Looking beyond the numbers, the Dallas Fed invited executives to weigh in on the top issues facing their firms through open comments. Many addressed recent policy moves under US President Donald Trump’s administration, with views ranging from starkly negative to cautiously upbeat.

Several warned that the US shale sector’s best days may be behind it. One operator wrote, “We have begun the twilight of shale. Several multibillion-dollar firms that have previously been US-onshore-only are making investments in foreign countries and riskier (waterborne) geologies.” Another said, “It’s going to be a bleak 3-plus years for the oilpatch,” while predicting investors will turn away from the US upstream sector in favor of the fast-rising AI business.

The comments also reemphasized that the outlook for oil and gas prices is a top concern and that unless prices rise, the ability to drive profits and drill new wells will be constrained. One respondent noted, “Given the US Energy Information Administration's forecast for 2026 oil prices averaging $47/bbl, we are suspending drilling indefinitely after we drill our last well starting this month.” The respondent added that, following the sweeping US tariffs announced in April, the firm cut its drilling plan from 15 wells to 10.

Others echoed frustration that the mantra of “drill, baby, drill” has lost its appeal after prior boom-and-bust cycles. “From now on, economic decisions will have to be prudent and well-founded in logic, not hyperbole,” one executive said.

Not all executives were downbeat. Some pointed to geopolitics and policy as potential tailwinds.

“I view oil as having far more upside potential than downside,” one commenter said, citing the US Strategic Petroleum Reserve being at its lowest level since 1984 and ongoing global tensions as potential drivers for activity. “If this shakes out, we could see a massive capital flow into energy as European countries mitigate supply shocks by increasing on-hand inventory.”

Another added, “Lowering interest rates will spur the economy and drive oil and gas consumption higher. [Liquified natural gas] exports will also help our industry.”
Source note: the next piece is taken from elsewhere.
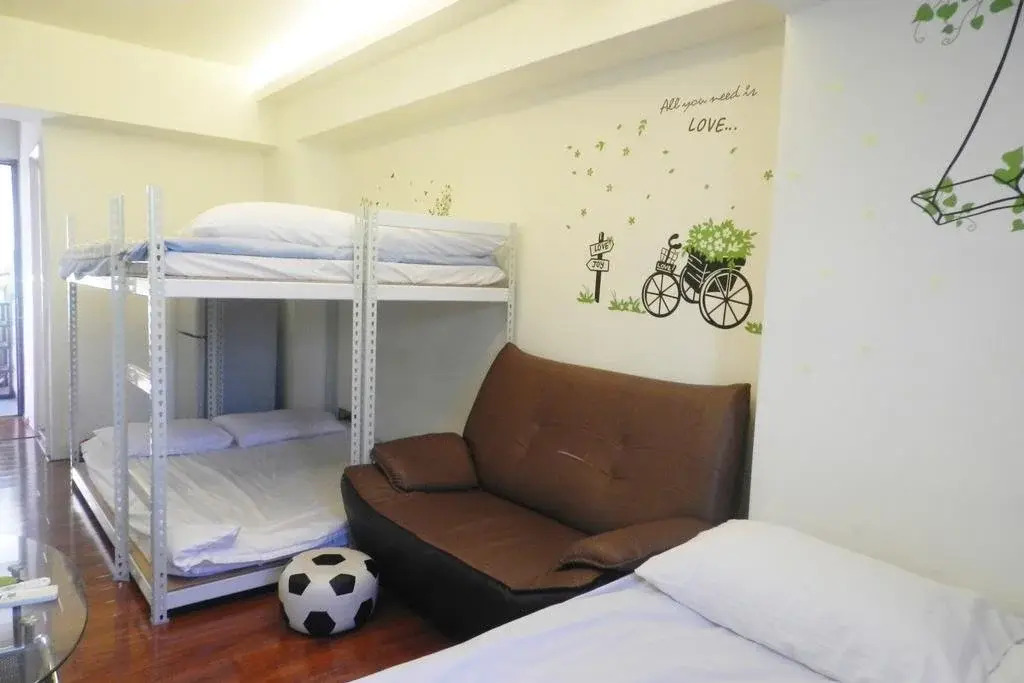 9527 Taichung Hostel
However, even some of the more optimistic executives tempered their expectations. As one put it, “Overall, we feel good about the future of the industry but expect some short-term pain for the next year or so.”

Service providers also emphasized the strain they are feeling from tariffs and geopolitics. One respondent from the service side of the business said, “We are suffering from a combination of increased cost due to tariffs and downward pricing pressure from end users. Global geopolitical issues and US foreign policy uncertainty are creating increased financial challenges for both our US and international business.”